M. Gérard Larcher – Marcel Gauchet nous disait que l’Islam en est encore au stade pré-critique.

M. Alain Finkielkraut. – Oui, et c’est encore une question de synchronisation. Nous sommes la religion de la sortie de la religion, pour parler comme Gauchet, nous sommes sécularisés et l’Islam n’en est pas là du tout, d’où ce décalage temporel, historique. Il faut que nos montres indiquent la même heure et elles commenceront à le faire si l’Islam accepte l’apostasie.
Mais l’islam a d’autant plus le vent en poupe que toutes les formes de nationalisme arabe ont été battues en brèche. On peut voir sur Youtube une scène extraordinaire où Nasser, en 1956 ou 1957, raconte aux militants de son parti que le chef des Frères musulmans souhaite que les femmes égyptiennes soient voilées : il provoque immédiatement un éclat de rire général ! Cela leur paraissait aberrant, parce que l’aspiration nationale existait. Le califat, certes contesté, représente aujourd’hui ce grand rêve panislamique, qui correspond à une aspiration identitaire et qui a des répercussions en France. Ce mouvement va en sens inverse de l’ancrage national dont parle Thibaud.

M. Gérard Larcher – L’Islam, tout comme le christianisme, ne peut pas être la première identité…

M. Alain Finkielkraut. – En effet. La France doit être une identité et pas une carte d’identité, qu’elle est pour beaucoup, d’où l’expression « séfran » : pour beaucoup de Français, les Français, ce sont les autres !

M. Gérard Larcher – Revenons-en à l’école. Quel rôle peut-elle jouer pour l’identité, l’assimilation, la « synchronisation » que vous avez évoquée, pour éviter la francophobie ? Comment faire en sorte qu’elle soit francophile ?

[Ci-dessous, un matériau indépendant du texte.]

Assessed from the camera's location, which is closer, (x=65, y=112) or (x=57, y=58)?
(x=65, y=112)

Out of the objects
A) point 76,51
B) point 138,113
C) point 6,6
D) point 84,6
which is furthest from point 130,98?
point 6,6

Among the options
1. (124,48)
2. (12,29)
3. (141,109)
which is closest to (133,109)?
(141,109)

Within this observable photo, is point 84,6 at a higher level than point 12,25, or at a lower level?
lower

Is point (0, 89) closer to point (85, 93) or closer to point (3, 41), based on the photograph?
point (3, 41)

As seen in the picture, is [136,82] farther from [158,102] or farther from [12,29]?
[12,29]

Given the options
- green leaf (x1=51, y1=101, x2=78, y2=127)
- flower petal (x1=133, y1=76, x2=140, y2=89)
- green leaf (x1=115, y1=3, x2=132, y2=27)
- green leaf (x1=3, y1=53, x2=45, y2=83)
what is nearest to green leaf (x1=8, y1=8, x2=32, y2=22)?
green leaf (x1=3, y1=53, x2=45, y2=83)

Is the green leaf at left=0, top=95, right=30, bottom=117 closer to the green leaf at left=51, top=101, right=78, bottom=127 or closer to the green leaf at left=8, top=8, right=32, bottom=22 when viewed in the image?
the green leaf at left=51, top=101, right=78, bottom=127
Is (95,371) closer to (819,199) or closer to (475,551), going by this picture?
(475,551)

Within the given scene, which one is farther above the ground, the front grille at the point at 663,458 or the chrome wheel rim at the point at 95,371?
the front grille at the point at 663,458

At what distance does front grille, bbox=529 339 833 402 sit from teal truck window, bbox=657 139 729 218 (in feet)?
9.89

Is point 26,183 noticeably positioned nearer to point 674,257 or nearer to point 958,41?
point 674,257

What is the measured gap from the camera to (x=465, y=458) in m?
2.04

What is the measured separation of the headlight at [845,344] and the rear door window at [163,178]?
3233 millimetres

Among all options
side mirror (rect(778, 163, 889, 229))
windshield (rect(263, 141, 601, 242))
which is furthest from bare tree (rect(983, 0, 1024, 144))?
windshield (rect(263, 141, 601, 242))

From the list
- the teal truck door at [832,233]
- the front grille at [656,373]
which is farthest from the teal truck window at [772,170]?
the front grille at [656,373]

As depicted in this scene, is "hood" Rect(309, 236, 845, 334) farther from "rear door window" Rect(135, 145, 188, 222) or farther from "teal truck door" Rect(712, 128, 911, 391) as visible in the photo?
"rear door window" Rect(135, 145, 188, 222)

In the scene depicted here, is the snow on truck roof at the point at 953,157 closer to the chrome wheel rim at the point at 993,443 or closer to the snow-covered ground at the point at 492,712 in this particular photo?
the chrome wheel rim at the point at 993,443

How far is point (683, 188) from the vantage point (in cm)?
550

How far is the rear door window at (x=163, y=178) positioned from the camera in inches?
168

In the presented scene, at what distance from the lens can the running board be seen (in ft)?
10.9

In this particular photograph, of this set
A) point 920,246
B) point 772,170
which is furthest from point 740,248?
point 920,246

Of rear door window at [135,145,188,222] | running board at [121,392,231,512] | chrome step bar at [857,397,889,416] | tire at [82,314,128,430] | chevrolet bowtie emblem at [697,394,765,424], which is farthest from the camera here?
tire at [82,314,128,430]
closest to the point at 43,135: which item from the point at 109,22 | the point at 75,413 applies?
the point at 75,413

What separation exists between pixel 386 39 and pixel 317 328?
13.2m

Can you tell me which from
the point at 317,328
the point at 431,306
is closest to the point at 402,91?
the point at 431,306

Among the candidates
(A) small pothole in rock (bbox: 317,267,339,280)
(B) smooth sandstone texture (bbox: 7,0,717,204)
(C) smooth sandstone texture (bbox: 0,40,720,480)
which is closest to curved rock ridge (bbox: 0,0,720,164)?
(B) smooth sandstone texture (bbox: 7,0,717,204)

M. Alain Finkielkraut. – Pas en enseignant les valeurs, même si celles-ci peuvent être prêchées, sans grand effet, à mon avis, sur les élèves. Mais en réintroduisant la rigueur, l’exigence, l’autorité des maîtres, incompatible avec l’interdiction du redoublement. Tous les efforts doivent être faits en faveur d’un apprentissage de la langue française, dans toute son ampleur, toutes ses nuances, une langue habitée par la littérature. Or elle a été sacrifiée, comme en témoignent les recommandations aux examinateurs…
L’assimilation passera par une connaissance commune de la langue, mais le climat n’est pas favorable. Une étude vient d’être publiée qui montre, ce qui inquiète les médecins du sommeil, que les enfants et les adolescents ne lisent plus : ils sont de petites Poucettes, au sens de Michel Serres, connectés toute la nuit, réveillés par des messages, ce qui nuit à leur sommeil, donc à leurs apprentissages. Vous ne pouvez apprendre la langue à des élèves qui ne lisent plus…La langue orale doit être habitée par la langue écrite. La situation risque d’empirer et je ne suis pas sûr que la numérisation de l’école soit la solution. Comment déconnecter nos enfants ? Telle est la question que tout le monde se pose et le Gouvernement prétend, en allant chercher Xavier Niel, qu’il faut les connecter à l’école ! Je crains que cela n’accélère la catastrophe.
L’assimilation, c’est d’abord la langue. Après viennent les enseignements fondamentaux, ce que l’on appelait autrefois les humanités, la littérature et, bien sûr, l’histoire.

M. Gérard Larcher – Pensez-vous que les déficiences de l’enseignement de l’histoire expliquent la perte des repères, de l’identité ?

M. Alain Finkielkraut. – Oui, bien sûr : si seul le présent existe, il n’y a plus rien. Renan disait que la Nation était « la volonté de faire valoir cet héritage indivis ». S’il est pulvérisé, il n’y a plus de Nation…

M. Gérard Larcher – Il est indivis, il est à transmettre et il s’enrichit. Cela est passionnant.

M. Alain Finkielkraut. – C’est vrai.